Tuesday 5 July 2011

Honoring guests




From Aimee - 

When we arrived at Madras Christian College's rural extension Family Life Institute, the elementary school children there were waiting for us.  The girls in pink are in 2nd and 3rd std., and they placed a beaded necklace around each visitor's neck, standing with us as we watched the morning assembly.  These girls and others in the 5th std. had also prepared traditional dances to perform for us.  We have a video of the performance that we would have liked to post here, but it would have taken all day to load.

When we visited MCCSS, an organization that both offers microloans to self-help groups and shelters women and girls who have been rescued from commercial sex work, the community greeted us with flowers, sandalwood paste and traditional Hindu blessings.  The rescued children had also prepared dance performances, and we were even invited to dance with them.

At MCC Campus school where we teach classes on Mondays and Wednesdays, we are given chocolates whenever it is a child's birthday.

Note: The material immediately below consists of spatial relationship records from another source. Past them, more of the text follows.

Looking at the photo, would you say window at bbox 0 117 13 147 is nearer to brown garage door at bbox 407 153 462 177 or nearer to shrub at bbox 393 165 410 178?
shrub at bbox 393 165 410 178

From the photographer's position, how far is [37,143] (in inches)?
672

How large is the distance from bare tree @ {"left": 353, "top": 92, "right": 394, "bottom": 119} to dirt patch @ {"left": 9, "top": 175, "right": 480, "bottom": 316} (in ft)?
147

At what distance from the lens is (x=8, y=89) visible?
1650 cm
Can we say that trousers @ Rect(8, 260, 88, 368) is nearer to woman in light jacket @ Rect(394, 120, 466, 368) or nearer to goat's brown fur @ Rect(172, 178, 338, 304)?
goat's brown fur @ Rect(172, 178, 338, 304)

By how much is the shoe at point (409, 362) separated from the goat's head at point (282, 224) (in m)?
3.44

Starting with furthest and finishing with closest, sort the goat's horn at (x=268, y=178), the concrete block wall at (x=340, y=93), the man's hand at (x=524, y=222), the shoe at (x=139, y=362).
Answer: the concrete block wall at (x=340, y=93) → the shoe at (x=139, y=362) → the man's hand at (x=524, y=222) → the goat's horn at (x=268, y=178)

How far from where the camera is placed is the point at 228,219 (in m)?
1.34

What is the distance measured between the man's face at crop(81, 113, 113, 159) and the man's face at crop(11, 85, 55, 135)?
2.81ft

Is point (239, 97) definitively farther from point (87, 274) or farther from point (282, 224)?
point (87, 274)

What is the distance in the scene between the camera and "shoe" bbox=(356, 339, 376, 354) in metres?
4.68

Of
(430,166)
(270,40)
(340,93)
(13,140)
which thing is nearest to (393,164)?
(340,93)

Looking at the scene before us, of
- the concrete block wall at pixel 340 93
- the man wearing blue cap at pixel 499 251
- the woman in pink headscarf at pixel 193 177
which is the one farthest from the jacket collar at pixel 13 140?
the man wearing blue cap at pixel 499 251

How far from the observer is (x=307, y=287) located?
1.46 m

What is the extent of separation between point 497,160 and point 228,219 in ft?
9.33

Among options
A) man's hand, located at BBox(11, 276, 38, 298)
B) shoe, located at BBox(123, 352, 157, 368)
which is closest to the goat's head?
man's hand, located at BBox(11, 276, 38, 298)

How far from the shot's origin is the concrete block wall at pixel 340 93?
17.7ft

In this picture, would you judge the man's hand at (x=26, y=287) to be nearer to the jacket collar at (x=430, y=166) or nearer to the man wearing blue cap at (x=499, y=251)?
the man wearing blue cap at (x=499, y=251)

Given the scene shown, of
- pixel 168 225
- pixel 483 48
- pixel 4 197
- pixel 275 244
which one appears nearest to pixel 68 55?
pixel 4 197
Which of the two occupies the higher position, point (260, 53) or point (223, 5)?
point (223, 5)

The wife of one of our placement supervisors bought us each a sari.

And in day-to-day interactions, using just a hint of butchered Tamil thrills our hosts immensely.

We have felt blessed to receive such hospitality, and it has made me consider difference between this hospitality we receive as Americans, compared to the hospitality we give foreigners in the United States.  Would American elementary schools really invite groups of ordinary foreigners to tour the premises, take pictures, and would they prepare special assembly performances?  Do we regularly greet groups of foreigners with gifts, simple but generous from the standpoint of having relatively little to offer?  Are we thrilled when visitors speak our native English?

Likely the answer is generally no.  It's easy to point to anti-immigration movements and the difficulty foreigners experience trying to get a visa.  There are surely exceptions to this, but generosity seems very ubiquitous here.

For one thing, we have been amazed by the number of people who speak English, and how easy that makes it for us to exist here.  Given how little Americans are encouraged to learn foreign languages, it's not as easy for foreigners in our land.

We have felt like honored guests here, and that is different than just being a guest.

1 comment:

  1. We do not treat foreigners the same, but as far as the English language remember the British colonial history and classism still exists. One form of elevated class is how well you speak English.